Es war meines Wissens das erste Mal, dass ein Gericht sich zu einem derart strengen Urteil über einen Flüchtling durchrang; doch das Experiment wurde gut angenommen. Die Zuschauer im Gerichtssaal klatschten Beifall, als das Urteil verlesen wurde, und die Presse tat es ihnen gleich. Hier eine Kostprobe aus der „Welt“:

Ein Grund, aufzuatmen. Denn damit widerlegte das Gericht all jene, die schon zu wissen meinten, der angeklagte Afghane werde sicher wieder billig davonkommen, wie angeblich so viele andere Straftäter auch.

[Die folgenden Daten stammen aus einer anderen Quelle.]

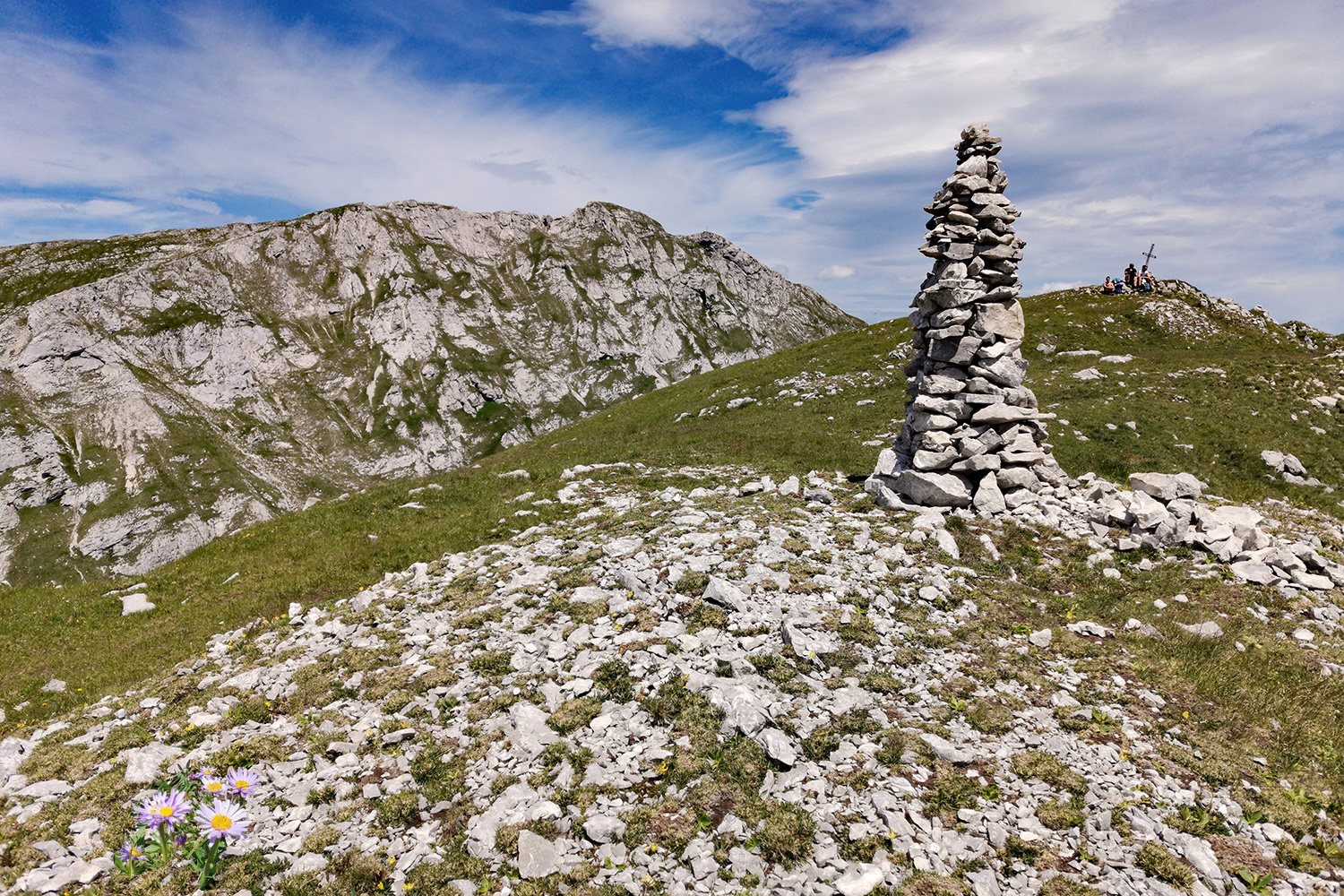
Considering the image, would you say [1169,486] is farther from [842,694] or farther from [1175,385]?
[1175,385]

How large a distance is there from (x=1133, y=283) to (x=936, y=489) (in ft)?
231

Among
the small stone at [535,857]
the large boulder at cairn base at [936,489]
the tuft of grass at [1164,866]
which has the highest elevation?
the large boulder at cairn base at [936,489]

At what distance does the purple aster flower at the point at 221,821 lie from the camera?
842 cm

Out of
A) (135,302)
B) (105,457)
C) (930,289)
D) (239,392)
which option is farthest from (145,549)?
(930,289)

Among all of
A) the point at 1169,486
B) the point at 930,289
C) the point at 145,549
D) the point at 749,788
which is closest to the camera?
the point at 749,788

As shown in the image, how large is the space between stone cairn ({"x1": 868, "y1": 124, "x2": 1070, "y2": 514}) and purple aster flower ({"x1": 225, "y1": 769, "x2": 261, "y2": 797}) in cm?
1978

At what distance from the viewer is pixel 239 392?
196125 millimetres

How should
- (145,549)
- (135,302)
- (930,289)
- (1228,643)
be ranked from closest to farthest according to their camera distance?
(1228,643) → (930,289) → (145,549) → (135,302)

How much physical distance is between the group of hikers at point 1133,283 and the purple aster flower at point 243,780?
8800 cm

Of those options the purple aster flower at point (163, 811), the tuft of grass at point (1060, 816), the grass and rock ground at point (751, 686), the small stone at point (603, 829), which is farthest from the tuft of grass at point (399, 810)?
the tuft of grass at point (1060, 816)

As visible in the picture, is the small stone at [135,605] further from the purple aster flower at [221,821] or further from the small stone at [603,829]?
the small stone at [603,829]

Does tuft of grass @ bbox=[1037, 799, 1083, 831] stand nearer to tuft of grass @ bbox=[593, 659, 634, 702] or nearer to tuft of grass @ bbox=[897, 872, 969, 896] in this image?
tuft of grass @ bbox=[897, 872, 969, 896]

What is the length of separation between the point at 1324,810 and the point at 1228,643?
19.6 ft

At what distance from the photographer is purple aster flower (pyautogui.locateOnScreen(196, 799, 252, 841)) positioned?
8.42 meters
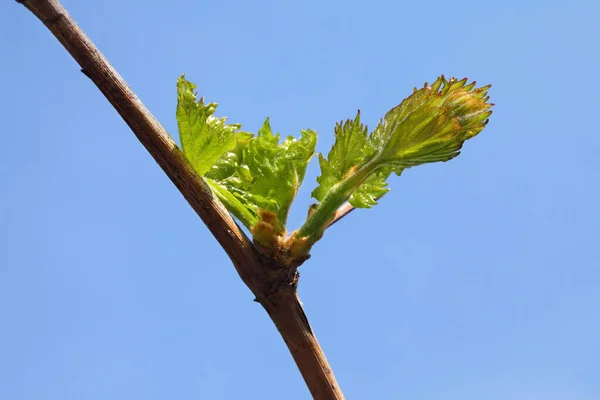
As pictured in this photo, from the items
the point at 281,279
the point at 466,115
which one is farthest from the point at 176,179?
the point at 466,115

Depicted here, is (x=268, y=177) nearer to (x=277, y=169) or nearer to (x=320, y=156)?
(x=277, y=169)

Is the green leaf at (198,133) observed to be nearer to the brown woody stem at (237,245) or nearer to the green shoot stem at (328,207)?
the brown woody stem at (237,245)

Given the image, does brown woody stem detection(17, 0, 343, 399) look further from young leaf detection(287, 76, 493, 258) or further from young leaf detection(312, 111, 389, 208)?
young leaf detection(312, 111, 389, 208)

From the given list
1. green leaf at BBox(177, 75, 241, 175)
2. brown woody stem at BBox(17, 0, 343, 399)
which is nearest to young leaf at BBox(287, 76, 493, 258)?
brown woody stem at BBox(17, 0, 343, 399)

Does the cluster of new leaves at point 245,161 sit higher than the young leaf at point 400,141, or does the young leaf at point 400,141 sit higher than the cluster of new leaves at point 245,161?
the cluster of new leaves at point 245,161

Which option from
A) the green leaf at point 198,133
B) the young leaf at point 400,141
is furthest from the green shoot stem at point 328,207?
the green leaf at point 198,133

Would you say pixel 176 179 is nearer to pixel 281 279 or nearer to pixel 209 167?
pixel 209 167

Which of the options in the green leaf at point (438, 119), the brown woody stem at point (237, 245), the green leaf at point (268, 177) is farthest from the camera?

Neben der Eindeutigkeit der Fakten war es sicher auch die Macht des Volkszorns, die eine solch radikale Abkehr vom bis dato praktizierten „Migrantenbonus“ möglich, ja erforderlich machte. Dabei hatte sich der Volkszorn in diesem Fall noch nicht mal zu voller Größe entfaltet. Die Bestie hatte zwar bedrohlich geknurrt, aber gesprungen war sie nicht. Das tat sie erst, als ein gutes Jahr später die fünfzehnjährige Mia Valentin in der rheinland-pfälzischen Stadt Kandel von einem Flüchtling ermordet wurde.